На другом конце линии короткая заминка. Но в итоге Дженни Олдер решает, что такая информация, пожалуй, не подпадает под гриф секретности.
— Он преподавал биохимию и занимался соответствующей научной работой. Во всяком случае, преподавал он до две тысячи двенадцатого, когда ушел на пенсию. После этого мы заключили договор, согласно которому он в течение еще пяти лет имел доступ к нашим лабораториям и оборудованию, чтобы иметь возможность завершить свои исследования. Это я помню, поскольку Фредрик Стууб заключал такой договор одним из последних. Сейчас у нас другая политика по отношению к бывшим сотрудникам.
— Какая же?
Дженни Олдер отвечает не сразу:
— В сущности, речь идет о приоритетах. Мы довольно долго обсуждали плюсы и минусы от работы пенсионеров. С одной стороны, передача знаний, с другой — новая ориентация деятельности и ресурсов. В итоге было решено более не позволять пенсионерам продолжать работу.
— А какими исследованиями занимался Фредрик Стууб?
— Он работал с микотоксинами. Ну, то есть с разного рода грибковыми ядами. В частности, СМИ нередко приглашали его как эксперта. Например, когда несколько лет назад поднялась шумиха по поводу афлатоксина в рисе.
Карен вспоминаются строки из анонсов вечерних газет, кричавшие, что рис, который ты спокойно ел всю жизнь, теперь опасен для жизни.
— Но он проработал не весь срок, а только до конца две тысячи пятнадцатого, если память мне не изменяет, — продолжает Дженни Олдер. — Как я поняла, он отошел от дел и, надо надеяться, нашел себе другое занятие. Многие не желают уходить на пенсию, но со временем обычно смиряются. Думаю, такие проблемы есть во всех профессиях.
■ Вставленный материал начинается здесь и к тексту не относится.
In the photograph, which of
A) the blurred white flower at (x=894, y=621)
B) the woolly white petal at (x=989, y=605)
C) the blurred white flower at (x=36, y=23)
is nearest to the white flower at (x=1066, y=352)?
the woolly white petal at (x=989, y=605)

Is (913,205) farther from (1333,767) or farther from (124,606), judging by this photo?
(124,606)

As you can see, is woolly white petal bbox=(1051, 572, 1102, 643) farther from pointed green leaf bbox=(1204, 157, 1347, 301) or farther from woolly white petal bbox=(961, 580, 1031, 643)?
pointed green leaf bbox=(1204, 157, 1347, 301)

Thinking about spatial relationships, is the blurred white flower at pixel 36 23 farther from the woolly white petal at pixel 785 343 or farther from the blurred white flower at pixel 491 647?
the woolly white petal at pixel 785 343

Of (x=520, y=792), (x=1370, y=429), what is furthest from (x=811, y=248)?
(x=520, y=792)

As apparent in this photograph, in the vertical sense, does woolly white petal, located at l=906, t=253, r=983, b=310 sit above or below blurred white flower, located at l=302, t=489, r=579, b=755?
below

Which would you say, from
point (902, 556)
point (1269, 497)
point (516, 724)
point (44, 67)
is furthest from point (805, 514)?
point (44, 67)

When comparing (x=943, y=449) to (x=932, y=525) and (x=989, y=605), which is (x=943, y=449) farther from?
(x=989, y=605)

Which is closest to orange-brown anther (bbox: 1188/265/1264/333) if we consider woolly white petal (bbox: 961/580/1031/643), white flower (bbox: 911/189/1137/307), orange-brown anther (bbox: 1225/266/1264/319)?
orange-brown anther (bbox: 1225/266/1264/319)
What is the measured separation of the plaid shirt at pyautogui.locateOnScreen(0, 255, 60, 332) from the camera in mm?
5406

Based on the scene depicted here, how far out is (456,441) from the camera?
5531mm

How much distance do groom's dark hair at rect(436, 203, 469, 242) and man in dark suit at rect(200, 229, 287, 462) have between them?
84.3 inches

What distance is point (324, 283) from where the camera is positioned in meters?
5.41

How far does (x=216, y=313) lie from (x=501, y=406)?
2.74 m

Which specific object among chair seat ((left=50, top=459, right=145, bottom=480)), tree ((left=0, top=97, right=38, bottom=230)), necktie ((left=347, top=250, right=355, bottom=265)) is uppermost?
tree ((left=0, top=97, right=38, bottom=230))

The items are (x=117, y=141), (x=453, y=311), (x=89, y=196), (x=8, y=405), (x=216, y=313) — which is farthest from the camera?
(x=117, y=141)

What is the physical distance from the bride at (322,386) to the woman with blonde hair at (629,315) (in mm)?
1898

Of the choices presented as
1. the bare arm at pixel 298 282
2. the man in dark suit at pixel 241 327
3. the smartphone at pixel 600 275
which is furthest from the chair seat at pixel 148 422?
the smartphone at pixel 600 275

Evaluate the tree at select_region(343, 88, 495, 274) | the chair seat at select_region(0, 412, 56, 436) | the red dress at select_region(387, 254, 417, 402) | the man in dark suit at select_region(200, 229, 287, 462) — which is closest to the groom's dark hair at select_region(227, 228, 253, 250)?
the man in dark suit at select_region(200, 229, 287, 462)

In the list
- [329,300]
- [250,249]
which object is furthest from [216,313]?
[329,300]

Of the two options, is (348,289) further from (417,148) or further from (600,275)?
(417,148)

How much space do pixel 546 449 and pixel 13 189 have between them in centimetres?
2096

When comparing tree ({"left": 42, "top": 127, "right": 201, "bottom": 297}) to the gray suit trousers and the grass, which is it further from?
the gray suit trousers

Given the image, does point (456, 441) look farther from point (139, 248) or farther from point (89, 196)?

Она произносит эту фразу с доверительным смешком, подразумевающим согласие собеседника. И Карен реагирует совершенно инстинктивно. Этаким учтивым снисходительным сожалением. А поскольку она не делает поползновений поддакнуть, Дженни Олдер продолжает уже другим тоном, намекающим, что, с ее точки зрения, разговор окончен:
— Последние годы мы, как я уже говорила, не видели его и не слышали, однако я, разумеется, немедля проинформирую всех на факультете. Вы не знаете, когда состоятся похороны? Хорошо бы сообщить нам по мейлу. Вполне вероятно, кто-нибудь захочет присутствовать.